* _Assignment_
Restate all of the data precisely, omitting nothing.

* _Material provided_
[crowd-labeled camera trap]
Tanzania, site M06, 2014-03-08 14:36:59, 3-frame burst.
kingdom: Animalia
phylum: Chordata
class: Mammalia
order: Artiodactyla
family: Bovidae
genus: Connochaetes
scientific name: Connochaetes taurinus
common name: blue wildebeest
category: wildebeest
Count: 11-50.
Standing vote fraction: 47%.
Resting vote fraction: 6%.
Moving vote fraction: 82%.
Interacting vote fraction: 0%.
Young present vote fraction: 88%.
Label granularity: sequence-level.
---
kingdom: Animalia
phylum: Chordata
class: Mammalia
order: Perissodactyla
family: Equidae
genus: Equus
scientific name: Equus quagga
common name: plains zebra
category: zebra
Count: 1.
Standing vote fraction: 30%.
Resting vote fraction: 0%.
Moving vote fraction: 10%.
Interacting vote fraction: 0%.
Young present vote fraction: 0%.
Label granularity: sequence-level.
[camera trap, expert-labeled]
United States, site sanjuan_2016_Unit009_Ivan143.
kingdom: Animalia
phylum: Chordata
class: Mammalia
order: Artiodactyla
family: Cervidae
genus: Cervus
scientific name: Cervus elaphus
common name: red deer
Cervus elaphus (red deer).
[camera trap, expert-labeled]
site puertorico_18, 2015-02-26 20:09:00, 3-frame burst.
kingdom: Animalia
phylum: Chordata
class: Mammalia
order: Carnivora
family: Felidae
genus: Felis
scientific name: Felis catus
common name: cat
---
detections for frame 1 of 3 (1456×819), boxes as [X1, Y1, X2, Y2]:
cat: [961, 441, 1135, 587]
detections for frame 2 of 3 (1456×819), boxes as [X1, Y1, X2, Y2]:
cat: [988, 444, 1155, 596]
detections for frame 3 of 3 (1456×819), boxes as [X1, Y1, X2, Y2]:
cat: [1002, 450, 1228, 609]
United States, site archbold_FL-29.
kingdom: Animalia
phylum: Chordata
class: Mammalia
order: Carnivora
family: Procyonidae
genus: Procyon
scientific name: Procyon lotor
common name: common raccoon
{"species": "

* _Result for this exercise_
[crowd-labeled camera trap]
Tanzania, site M06, 2014-03-08 14:36:59, 3-frame burst.
kingdom: Animalia
phylum: Chordata
class: Mammalia
order: Artiodactyla
family: Bovidae
genus: Connochaetes
scientific name: Connochaetes taurinus
common name: blue wildebeest
category: wildebeest
Count: 11-50.
Standing vote fraction: 47%.
Resting vote fraction: 6%.
Moving vote fraction: 82%.
Interacting vote fraction: 0%.
Young present vote fraction: 88%.
Label granularity: sequence-level.
---
kingdom: Animalia
phylum: Chordata
class: Mammalia
order: Perissodactyla
family: Equidae
genus: Equus
scientific name: Equus quagga
common name: plains zebra
category: zebra
Count: 1.
Standing vote fraction: 30%.
Resting vote fraction: 0%.
Moving vote fraction: 10%.
Interacting vote fraction: 0%.
Young present vote fraction: 0%.
Label granularity: sequence-level.
[camera trap, expert-labeled]
United States, site sanjuan_2016_Unit009_Ivan143.
kingdom: Animalia
phylum: Chordata
class: Mammalia
order: Artiodactyla
family: Cervidae
genus: Cervus
scientific name: Cervus elaphus
common name: red deer
Cervus elaphus (red deer).
[camera trap, expert-labeled]
site puertorico_18, 2015-02-26 20:09:00, 3-frame burst.
kingdom: Animalia
phylum: Chordata
class: Mammalia
order: Carnivora
family: Felidae
genus: Felis
scientific name: Felis catus
common name: cat
---
detections for frame 1 of 3 (1456×819), boxes as [X1, Y1, X2, Y2]:
cat: [961, 441, 1135, 587]
detections for frame 2 of 3 (1456×819), boxes as [X1, Y1, X2, Y2]:
cat: [988, 444, 1155, 596]
detections for frame 3 of 3 (1456×819), boxes as [X1, Y1, X2, Y2]:
cat: [1002, 450, 1228, 609]
United States, site archbold_FL-29.
kingdom: Animalia
phylum: Chordata
class: Mammalia
order: Carnivora
family: Procyonidae
genus: Procyon
scientific name: Procyon lotor
common name: common raccoon
{"species": "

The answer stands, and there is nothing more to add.